A practical mesh of the entire system would demand an element size much larger than the depth of electron penetration. In this case, electrons that enter material elements stay extremely close to the surface throughout their complex interactions. As the element size increases, it becomes more difficult for a numerical code to determine whether the particles are inside or outside the material. When the step size between collisions is extremely small, there is a greater chance of an error.
To illustrate, I set up a three-dimensional calculation of 140 keV electrons incident on a shaped tungsten target. With a small element size (0.025 mm), GamBet gave a backscatter ratio of 49.1%, close to the experimental value. When I increased the element depth to 0.2 mm, the backscatter ratio dropped to 38.5% because of numerical errors.
Fortunately, scaling provides a solution to the mesh-disparity problem. The idea is simple. If you want to generate the spatial distribution of low-energy backscattered electrons in a 10 cm system, it doesn’t matter if the particles have an interaction depth in the target of 25 ?m or 250 ?m, as long as everything else scales. If we decrease the density of the tungsten, all interactions will be relatively the same . It’s just that they take place over a greater depth.
As a confirmation, I set the tungsten density in the calculation with 0.2 mm elements to 1.93 gm/cm3 with the following source statement:
* 0.1 density tungsten
Material
Name TungstenLow
Component 74 1.0
Density 1.93
Conductor
End
For this case, GamBet gave a backscatter ratio of 49.0%. The average kinetic energy of backscattered electrons was 109.9 keV for the small element solution and 109.7 keV for the low-density tungsten solution. Most important, the picture below shows that the spatial distributions of backscatter electrons for the two solutions were indistinguishable. The top picture corresponds to the solution with small elements and normal-density tungsten, while the bottom solution has large elements and reduced-density tungsten.
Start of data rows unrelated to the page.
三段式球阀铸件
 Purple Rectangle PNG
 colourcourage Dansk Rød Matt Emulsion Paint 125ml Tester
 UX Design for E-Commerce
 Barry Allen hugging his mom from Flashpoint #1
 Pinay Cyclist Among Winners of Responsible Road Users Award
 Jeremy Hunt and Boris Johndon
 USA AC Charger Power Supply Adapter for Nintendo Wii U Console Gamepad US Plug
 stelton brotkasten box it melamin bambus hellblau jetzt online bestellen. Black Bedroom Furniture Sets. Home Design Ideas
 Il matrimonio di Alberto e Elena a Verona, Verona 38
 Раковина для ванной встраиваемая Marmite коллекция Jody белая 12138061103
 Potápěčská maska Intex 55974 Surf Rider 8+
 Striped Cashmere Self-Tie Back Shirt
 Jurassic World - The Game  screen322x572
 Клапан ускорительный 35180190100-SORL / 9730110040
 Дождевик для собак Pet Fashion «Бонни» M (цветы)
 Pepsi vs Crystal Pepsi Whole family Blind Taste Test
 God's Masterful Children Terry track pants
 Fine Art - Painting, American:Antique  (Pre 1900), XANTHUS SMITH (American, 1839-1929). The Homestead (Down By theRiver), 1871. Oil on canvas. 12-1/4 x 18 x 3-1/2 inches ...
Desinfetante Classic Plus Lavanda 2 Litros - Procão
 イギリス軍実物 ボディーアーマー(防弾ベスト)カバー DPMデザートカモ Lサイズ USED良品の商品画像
We old-time engineers used scaling all the time, but it’s often difficult to convince present-day customers that the method represents a valid approach to a problem. They think that there is some trick involved and that the resulting calculation isn’t a real simulation. The compelling decision point is whether you want to wait 36 hours while the computer grinds away on a daunting adaptive mesh or whether you want the results in 5 minutes.